The Essential Ingredient of Performance Management: Psychological Safety

Performance management and data-oriented cultures are built on a foundation of psychological safety.

What is Psychological Safety?

Amy Edmondson, Professor of Leadership and Management at Harvard Business School, defines psychological safety as "the belief that one will not be punished or humiliated for speaking up with ideas, questions, concerns, or mistakes, and that the team is safe for interpersonal risk-taking." It describes a team climate characterized by interpersonal trust and mutual respect.

The Role of Data in Performance Management

Data often uncovers hard truths about your city, staff, and community, creating new levels of discomfort for city employees. The performance management routine necessitates transparency and honesty about city operations and the people who run them. Historically, performance management programs or “stat” models used frameworks that often made staff feel “on the hot seat.” This method has been academically shown to be less effective than performance management programs rooted in collaboration and data curiosity.

Best Practices for Performance Management

To avoid becoming a punitive ritual, performance management should foster an environment where staff feel they can contribute without the threat of punishment or having their ideas held against them in the future. Staff must feel that they belong in the conversation, can make errors and learn from them, and that it is okay to challenge ideas. This type of psychological safety drives innovation and continuous improvement in cities.

Accountability and Transparency

Performance management routines should still hold staff accountable. Senior leaders need to use performance management as a tool to hold employees to the goals and initiatives set for the organization. Staff must diagnose and be transparent about their operational issues. If staff try to obfuscate or hide the extent of a problem, performance management can uncover what may really be going on through data and iterative conversations.

Collaborative Problem Solving

Performance management is about developing shared solutions that will be evaluated over time. City employees may not want to discuss problems without having ready solutions, but performance management is designed to work through data-informed, transparent, and collaborative problem solving.

Strategies for Embedding Psychological Safety

  1. Be the Backstop: Senior leaders should support staff who take risks to innovate, ensuring a level of tolerable failure.

  2. Communicate the PM Agenda: To avoid a “gotcha” session, inform staff in advance about the topics and data to be discussed.

  3. Assign Clear Ownership of Follow-Ups: Ensure specific follow-up tasks are assigned and documented to reduce ambiguity.

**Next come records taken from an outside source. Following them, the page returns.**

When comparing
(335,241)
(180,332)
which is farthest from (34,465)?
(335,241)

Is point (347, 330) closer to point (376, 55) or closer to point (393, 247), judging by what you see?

  4. Squash Negativity Cycles: Manage negativity to promote visioning and ‘what if’ thinking.

  5. Show Up Consistently: Regular attendance by Senior leaders at PM meetings builds trust in the process.

  6. Stay Curious: Ask questions and point out insights from the data without making staff feel inadequate.

  7. Involve Middle Management: Educate middle managers on the principles of psychological safety.

  8. Be Clear About the Past: Ensure staff know that past inaction will not be held against them.

  9. Cultivate a Learning Posture: Use mistakes as learning opportunities through retrospectives.

Ultimately, psychological safety in a performance management program facilitates talking honestly about city operations, being open to solutions from anyone with a good idea, and acknowledging and learning from failure, all essential elements to data-informed innovation.